■ Work item ■
In full and word for word, give the records again.

■ Data ■

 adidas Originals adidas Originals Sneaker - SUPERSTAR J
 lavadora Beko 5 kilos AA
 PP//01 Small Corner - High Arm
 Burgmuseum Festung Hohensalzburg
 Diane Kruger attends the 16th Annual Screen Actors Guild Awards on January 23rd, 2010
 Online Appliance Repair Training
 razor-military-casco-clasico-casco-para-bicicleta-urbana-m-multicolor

■ Response ■
 adidas Originals adidas Originals Sneaker - SUPERSTAR J
 lavadora Beko 5 kilos AA
 PP//01 Small Corner - High Arm
 Burgmuseum Festung Hohensalzburg
 Diane Kruger attends the 16th Annual Screen Actors Guild Awards on January 23rd, 2010
 Online Appliance Repair Training
 razor-military-casco-clasico-casco-para-bicicleta-urbana-m-multicolor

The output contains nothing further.